Выбрать главу

The king paused in the doorway. He sighed heavily and glanced at his wife over his shoulder. “I’m sorry, but we’ve earned nothing by being careful and secretive. It’s time to be bold.” His eyes found my face. “Are you with me?”

I swallowed hard. I knew I should be honest with Torvald and tell him about the terrible hold Halvar had over me. If it came down to a fight between us and the general, I would have to flee for the safety of my friends. But the desperation in my king’s eyes was unbearable. I couldn’t deny him.

“I’m with you, sire.”

Chapter Twenty-Eight

I knocked on Bryn’s door. “It’s Asta. Can I come in?”

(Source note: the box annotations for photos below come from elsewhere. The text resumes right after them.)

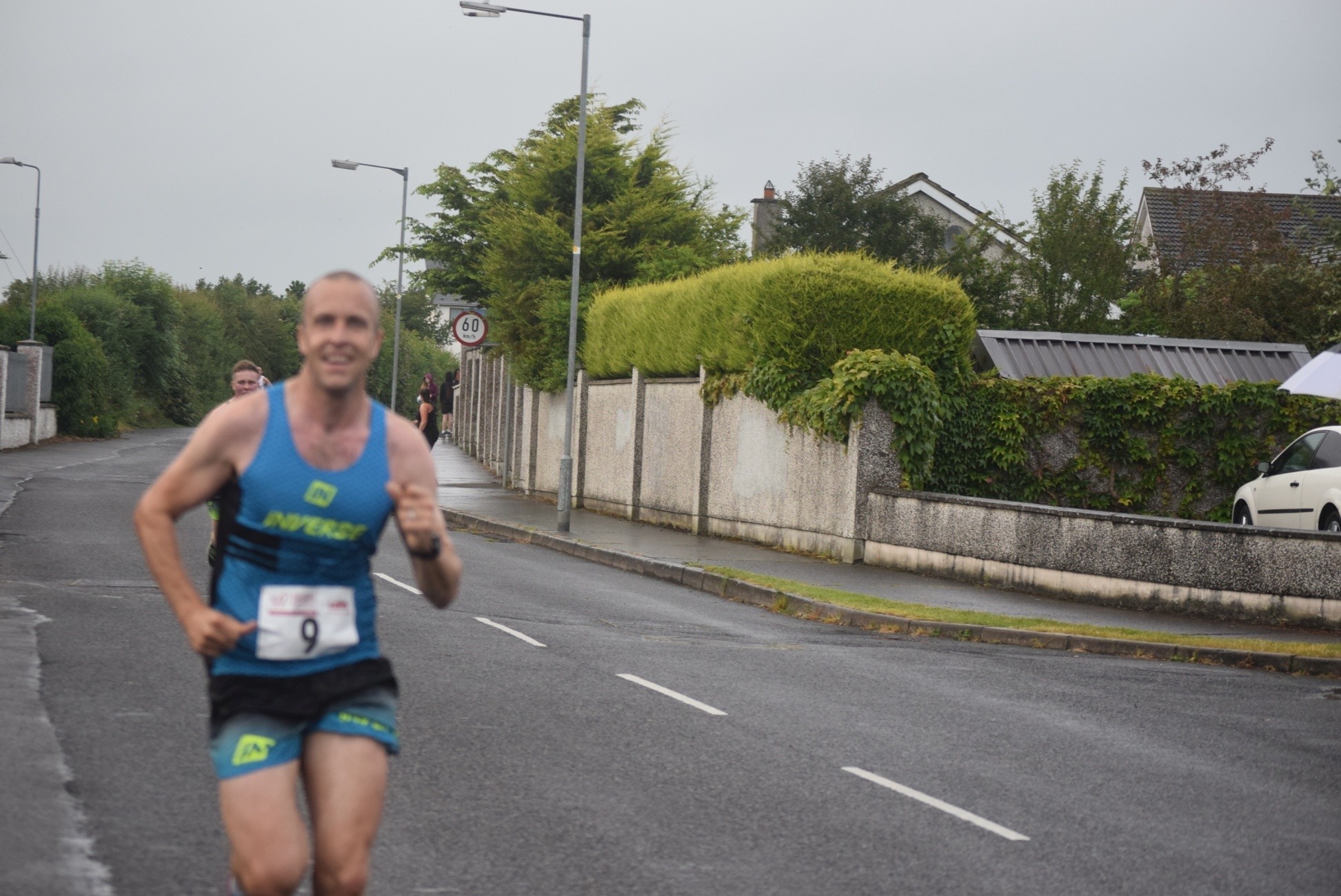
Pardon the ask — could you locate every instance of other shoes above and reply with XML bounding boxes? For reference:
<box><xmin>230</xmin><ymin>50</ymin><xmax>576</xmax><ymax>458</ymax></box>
<box><xmin>440</xmin><ymin>432</ymin><xmax>453</xmax><ymax>437</ymax></box>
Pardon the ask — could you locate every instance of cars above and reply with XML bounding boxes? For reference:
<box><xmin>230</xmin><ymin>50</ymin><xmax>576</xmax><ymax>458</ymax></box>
<box><xmin>1231</xmin><ymin>426</ymin><xmax>1340</xmax><ymax>532</ymax></box>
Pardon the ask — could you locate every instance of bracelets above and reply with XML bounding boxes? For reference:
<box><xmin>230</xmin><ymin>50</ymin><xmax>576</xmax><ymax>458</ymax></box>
<box><xmin>405</xmin><ymin>531</ymin><xmax>441</xmax><ymax>562</ymax></box>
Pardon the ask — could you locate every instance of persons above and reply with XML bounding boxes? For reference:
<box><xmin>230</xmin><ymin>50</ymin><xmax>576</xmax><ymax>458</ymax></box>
<box><xmin>205</xmin><ymin>361</ymin><xmax>262</xmax><ymax>567</ymax></box>
<box><xmin>133</xmin><ymin>270</ymin><xmax>464</xmax><ymax>896</ymax></box>
<box><xmin>412</xmin><ymin>368</ymin><xmax>460</xmax><ymax>455</ymax></box>
<box><xmin>256</xmin><ymin>365</ymin><xmax>274</xmax><ymax>392</ymax></box>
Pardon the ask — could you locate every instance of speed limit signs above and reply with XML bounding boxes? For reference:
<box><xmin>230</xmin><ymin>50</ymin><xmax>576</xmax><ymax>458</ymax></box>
<box><xmin>454</xmin><ymin>311</ymin><xmax>489</xmax><ymax>346</ymax></box>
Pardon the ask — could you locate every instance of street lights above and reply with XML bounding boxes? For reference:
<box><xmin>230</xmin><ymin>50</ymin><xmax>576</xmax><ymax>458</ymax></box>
<box><xmin>458</xmin><ymin>0</ymin><xmax>593</xmax><ymax>534</ymax></box>
<box><xmin>0</xmin><ymin>156</ymin><xmax>41</xmax><ymax>340</ymax></box>
<box><xmin>331</xmin><ymin>157</ymin><xmax>409</xmax><ymax>412</ymax></box>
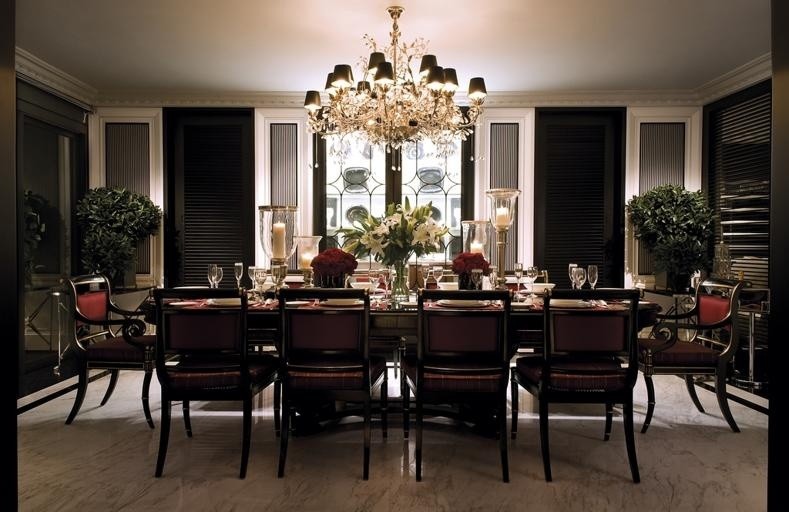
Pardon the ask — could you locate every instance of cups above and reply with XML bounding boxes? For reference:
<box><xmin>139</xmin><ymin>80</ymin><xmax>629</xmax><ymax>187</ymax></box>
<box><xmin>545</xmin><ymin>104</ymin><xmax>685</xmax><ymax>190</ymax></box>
<box><xmin>381</xmin><ymin>269</ymin><xmax>394</xmax><ymax>295</ymax></box>
<box><xmin>254</xmin><ymin>270</ymin><xmax>267</xmax><ymax>298</ymax></box>
<box><xmin>421</xmin><ymin>264</ymin><xmax>429</xmax><ymax>289</ymax></box>
<box><xmin>433</xmin><ymin>266</ymin><xmax>444</xmax><ymax>281</ymax></box>
<box><xmin>248</xmin><ymin>266</ymin><xmax>258</xmax><ymax>288</ymax></box>
<box><xmin>368</xmin><ymin>272</ymin><xmax>380</xmax><ymax>298</ymax></box>
<box><xmin>471</xmin><ymin>269</ymin><xmax>483</xmax><ymax>289</ymax></box>
<box><xmin>527</xmin><ymin>267</ymin><xmax>538</xmax><ymax>289</ymax></box>
<box><xmin>572</xmin><ymin>268</ymin><xmax>586</xmax><ymax>289</ymax></box>
<box><xmin>212</xmin><ymin>266</ymin><xmax>223</xmax><ymax>288</ymax></box>
<box><xmin>234</xmin><ymin>262</ymin><xmax>243</xmax><ymax>288</ymax></box>
<box><xmin>207</xmin><ymin>263</ymin><xmax>217</xmax><ymax>289</ymax></box>
<box><xmin>514</xmin><ymin>263</ymin><xmax>523</xmax><ymax>291</ymax></box>
<box><xmin>588</xmin><ymin>265</ymin><xmax>598</xmax><ymax>290</ymax></box>
<box><xmin>568</xmin><ymin>263</ymin><xmax>578</xmax><ymax>289</ymax></box>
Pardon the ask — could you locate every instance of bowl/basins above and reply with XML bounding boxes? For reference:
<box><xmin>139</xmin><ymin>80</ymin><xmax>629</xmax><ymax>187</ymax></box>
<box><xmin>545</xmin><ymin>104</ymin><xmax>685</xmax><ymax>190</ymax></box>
<box><xmin>524</xmin><ymin>283</ymin><xmax>556</xmax><ymax>293</ymax></box>
<box><xmin>327</xmin><ymin>298</ymin><xmax>359</xmax><ymax>304</ymax></box>
<box><xmin>349</xmin><ymin>282</ymin><xmax>379</xmax><ymax>290</ymax></box>
<box><xmin>213</xmin><ymin>299</ymin><xmax>241</xmax><ymax>304</ymax></box>
<box><xmin>551</xmin><ymin>299</ymin><xmax>589</xmax><ymax>308</ymax></box>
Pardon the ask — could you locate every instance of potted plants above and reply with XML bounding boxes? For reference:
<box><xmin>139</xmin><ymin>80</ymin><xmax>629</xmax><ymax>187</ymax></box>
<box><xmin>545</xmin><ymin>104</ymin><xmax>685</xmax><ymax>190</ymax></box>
<box><xmin>624</xmin><ymin>183</ymin><xmax>721</xmax><ymax>293</ymax></box>
<box><xmin>76</xmin><ymin>186</ymin><xmax>162</xmax><ymax>288</ymax></box>
<box><xmin>24</xmin><ymin>189</ymin><xmax>48</xmax><ymax>284</ymax></box>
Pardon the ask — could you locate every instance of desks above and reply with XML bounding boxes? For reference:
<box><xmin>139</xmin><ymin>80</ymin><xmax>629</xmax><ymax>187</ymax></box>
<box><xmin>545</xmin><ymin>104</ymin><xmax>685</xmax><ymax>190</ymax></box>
<box><xmin>52</xmin><ymin>284</ymin><xmax>157</xmax><ymax>344</ymax></box>
<box><xmin>25</xmin><ymin>284</ymin><xmax>58</xmax><ymax>352</ymax></box>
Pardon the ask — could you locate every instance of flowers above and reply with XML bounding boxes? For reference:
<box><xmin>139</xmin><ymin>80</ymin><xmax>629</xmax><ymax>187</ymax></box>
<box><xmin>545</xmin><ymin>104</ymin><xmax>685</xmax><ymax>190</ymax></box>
<box><xmin>310</xmin><ymin>248</ymin><xmax>359</xmax><ymax>276</ymax></box>
<box><xmin>452</xmin><ymin>252</ymin><xmax>493</xmax><ymax>275</ymax></box>
<box><xmin>336</xmin><ymin>197</ymin><xmax>449</xmax><ymax>290</ymax></box>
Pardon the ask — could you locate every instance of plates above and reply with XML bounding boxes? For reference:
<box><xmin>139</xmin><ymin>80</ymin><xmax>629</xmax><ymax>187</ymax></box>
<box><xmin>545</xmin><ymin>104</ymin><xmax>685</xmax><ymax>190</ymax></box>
<box><xmin>206</xmin><ymin>301</ymin><xmax>256</xmax><ymax>307</ymax></box>
<box><xmin>168</xmin><ymin>301</ymin><xmax>199</xmax><ymax>306</ymax></box>
<box><xmin>435</xmin><ymin>302</ymin><xmax>493</xmax><ymax>307</ymax></box>
<box><xmin>172</xmin><ymin>286</ymin><xmax>207</xmax><ymax>290</ymax></box>
<box><xmin>398</xmin><ymin>301</ymin><xmax>418</xmax><ymax>307</ymax></box>
<box><xmin>620</xmin><ymin>301</ymin><xmax>650</xmax><ymax>305</ymax></box>
<box><xmin>510</xmin><ymin>301</ymin><xmax>535</xmax><ymax>308</ymax></box>
<box><xmin>319</xmin><ymin>301</ymin><xmax>364</xmax><ymax>306</ymax></box>
<box><xmin>285</xmin><ymin>300</ymin><xmax>310</xmax><ymax>307</ymax></box>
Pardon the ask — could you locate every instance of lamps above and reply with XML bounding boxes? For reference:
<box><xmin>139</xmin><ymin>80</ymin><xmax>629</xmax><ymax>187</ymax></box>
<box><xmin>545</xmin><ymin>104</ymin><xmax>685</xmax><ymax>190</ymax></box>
<box><xmin>304</xmin><ymin>5</ymin><xmax>487</xmax><ymax>172</ymax></box>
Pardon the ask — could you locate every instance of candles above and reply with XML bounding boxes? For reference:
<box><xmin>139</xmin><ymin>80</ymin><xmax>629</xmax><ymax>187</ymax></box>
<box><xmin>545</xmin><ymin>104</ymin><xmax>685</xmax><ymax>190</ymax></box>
<box><xmin>272</xmin><ymin>220</ymin><xmax>286</xmax><ymax>258</ymax></box>
<box><xmin>301</xmin><ymin>250</ymin><xmax>314</xmax><ymax>268</ymax></box>
<box><xmin>495</xmin><ymin>204</ymin><xmax>510</xmax><ymax>226</ymax></box>
<box><xmin>469</xmin><ymin>242</ymin><xmax>484</xmax><ymax>257</ymax></box>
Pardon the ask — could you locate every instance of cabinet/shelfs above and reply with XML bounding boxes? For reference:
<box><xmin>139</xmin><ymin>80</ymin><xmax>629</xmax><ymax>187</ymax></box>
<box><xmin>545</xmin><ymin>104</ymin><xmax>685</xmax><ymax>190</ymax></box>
<box><xmin>642</xmin><ymin>288</ymin><xmax>695</xmax><ymax>339</ymax></box>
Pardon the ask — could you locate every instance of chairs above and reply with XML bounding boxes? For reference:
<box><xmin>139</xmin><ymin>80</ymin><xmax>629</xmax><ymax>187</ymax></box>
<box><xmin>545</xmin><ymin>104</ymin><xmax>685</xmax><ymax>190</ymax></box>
<box><xmin>403</xmin><ymin>290</ymin><xmax>511</xmax><ymax>484</ymax></box>
<box><xmin>152</xmin><ymin>289</ymin><xmax>281</xmax><ymax>479</ymax></box>
<box><xmin>510</xmin><ymin>288</ymin><xmax>640</xmax><ymax>484</ymax></box>
<box><xmin>279</xmin><ymin>288</ymin><xmax>389</xmax><ymax>481</ymax></box>
<box><xmin>65</xmin><ymin>273</ymin><xmax>156</xmax><ymax>429</ymax></box>
<box><xmin>614</xmin><ymin>277</ymin><xmax>745</xmax><ymax>433</ymax></box>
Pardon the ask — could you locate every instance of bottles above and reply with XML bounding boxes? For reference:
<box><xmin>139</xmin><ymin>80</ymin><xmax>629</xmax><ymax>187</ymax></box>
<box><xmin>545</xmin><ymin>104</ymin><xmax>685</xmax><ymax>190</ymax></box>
<box><xmin>426</xmin><ymin>271</ymin><xmax>437</xmax><ymax>289</ymax></box>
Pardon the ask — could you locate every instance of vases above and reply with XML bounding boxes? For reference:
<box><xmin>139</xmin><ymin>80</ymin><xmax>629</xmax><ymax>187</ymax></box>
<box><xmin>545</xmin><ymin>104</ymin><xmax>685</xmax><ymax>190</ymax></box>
<box><xmin>458</xmin><ymin>273</ymin><xmax>483</xmax><ymax>290</ymax></box>
<box><xmin>321</xmin><ymin>273</ymin><xmax>345</xmax><ymax>288</ymax></box>
<box><xmin>391</xmin><ymin>260</ymin><xmax>410</xmax><ymax>301</ymax></box>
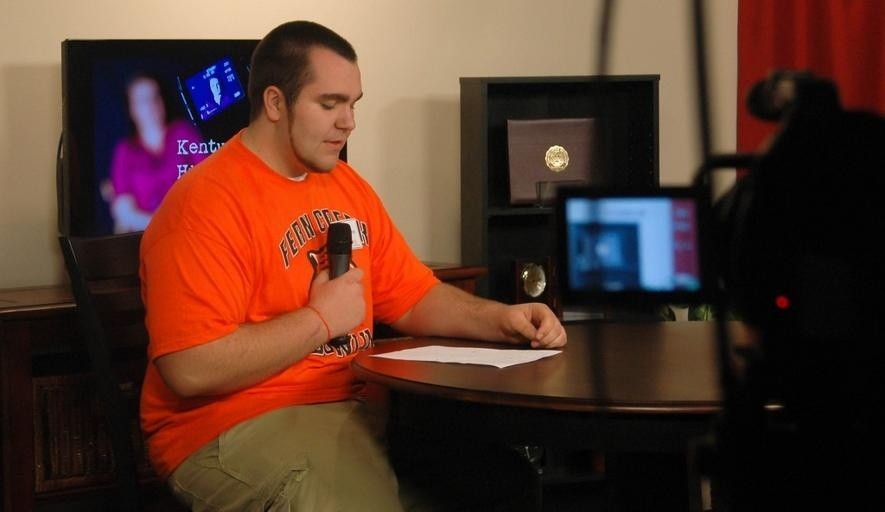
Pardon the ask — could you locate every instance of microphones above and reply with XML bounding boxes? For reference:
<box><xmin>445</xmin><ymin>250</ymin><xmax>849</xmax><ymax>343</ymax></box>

After receiving a grunt in reply, I entered. Three books were propped open with wooden stands on Bryn’s desk. Pages of parchment covered with his messy scrawl were scattered along the top of his bed. The floor was a tapestry of glass bottles and connecting tubes with bright blue liquid sloshing to and fro. Small burners were placed under certain bottles; sweet-smelling steam stifled the air despite the open window. Bryn paced before the contraption of glass bottles, hair askew. He wore nothing but a nightshirt that barely covered his lower extremities.

I stared fixedly up at the ceiling. “Bryn, what in Dotharr’s name are you doing? Why aren’t you wearing pants?”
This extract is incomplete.